[Opening RECORDS SHOWN section]
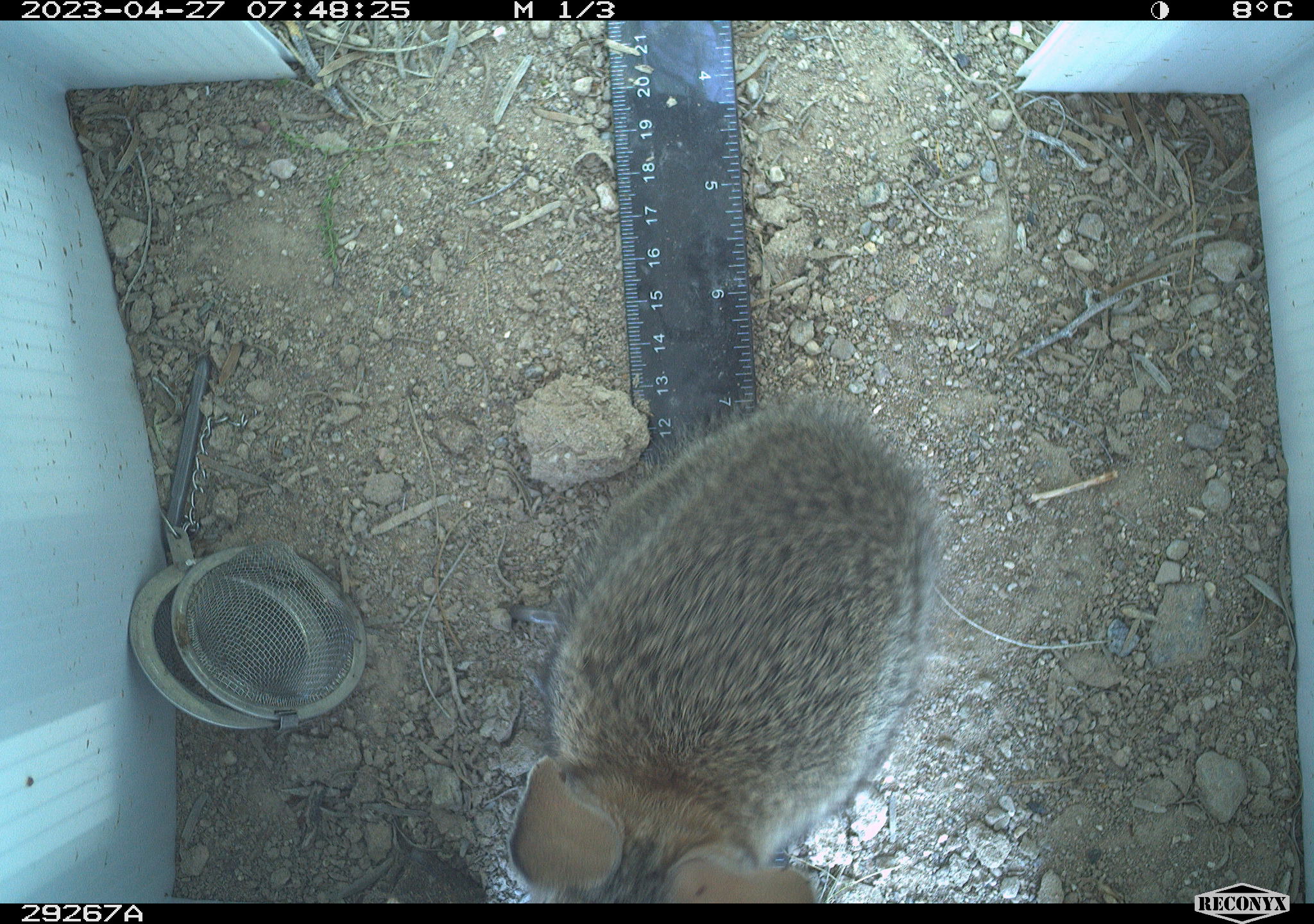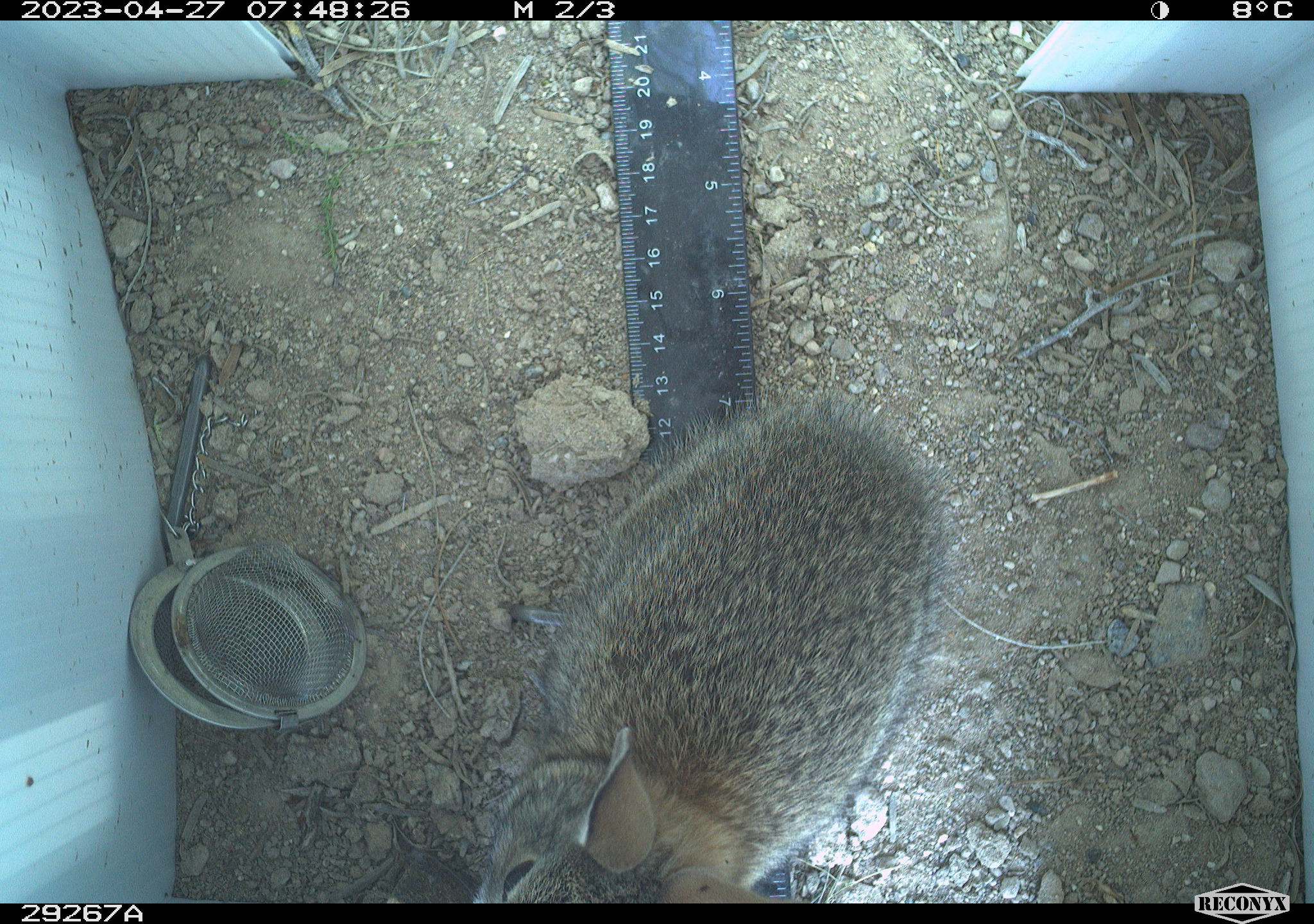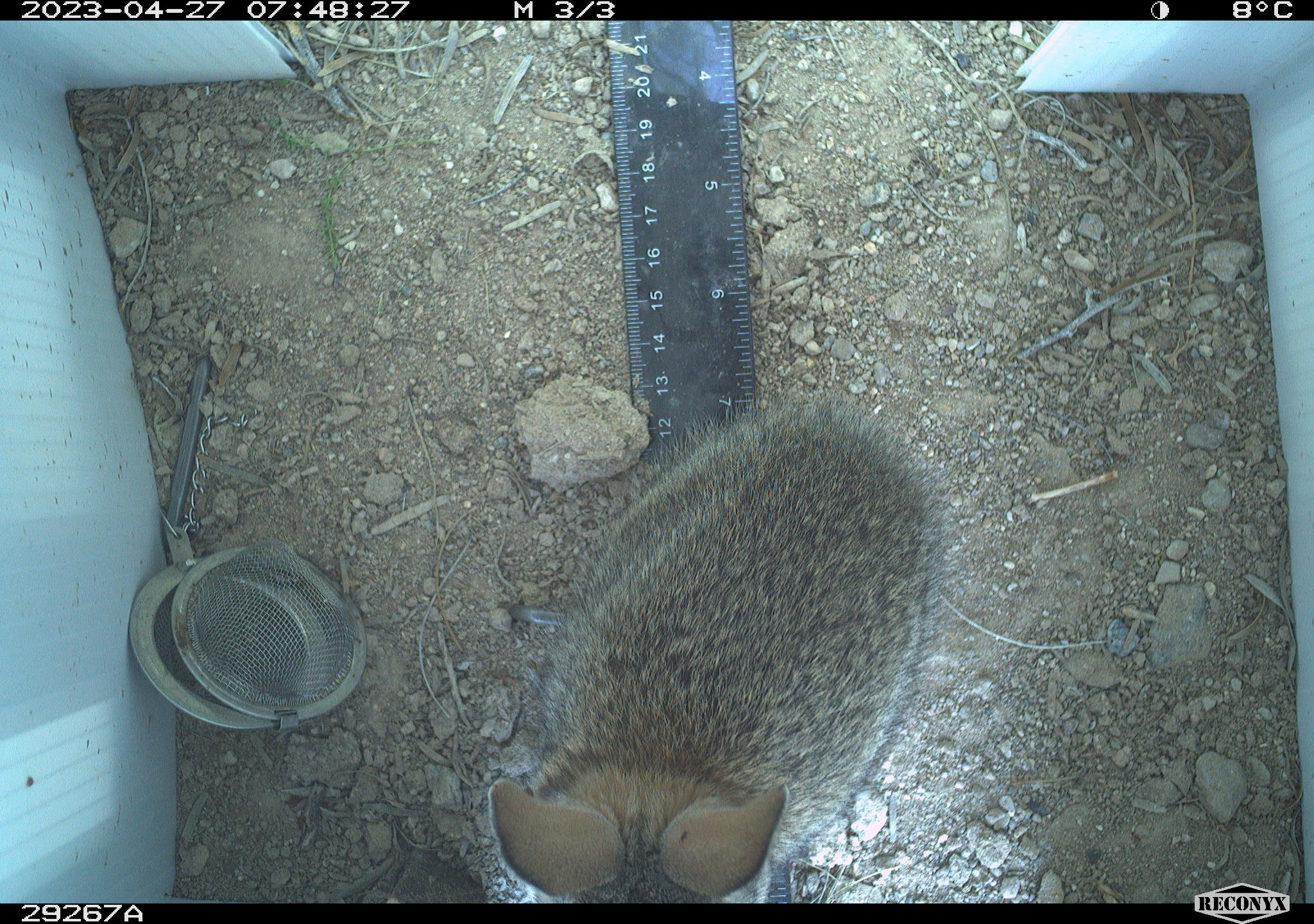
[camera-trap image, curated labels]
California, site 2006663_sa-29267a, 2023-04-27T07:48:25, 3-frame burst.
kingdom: Animalia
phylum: Chordata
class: Mammalia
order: Lagomorpha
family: Leporidae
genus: Sylvilagus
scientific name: Sylvilagus audubonii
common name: desert cottontail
[Closing RECORDS SHOWN section]
**WORK REQUIRED:** The expected result is the data above in exact form, free of pictures.

**WRITTEN REPLY:**
[camera-trap image, curated labels]
California, site 2006663_sa-29267a, 2023-04-27T07:48:25, 3-frame burst.
kingdom: Animalia
phylum: Chordata
class: Mammalia
order: Lagomorpha
family: Leporidae
genus: Sylvilagus
scientific name: Sylvilagus audubonii
common name: desert cottontail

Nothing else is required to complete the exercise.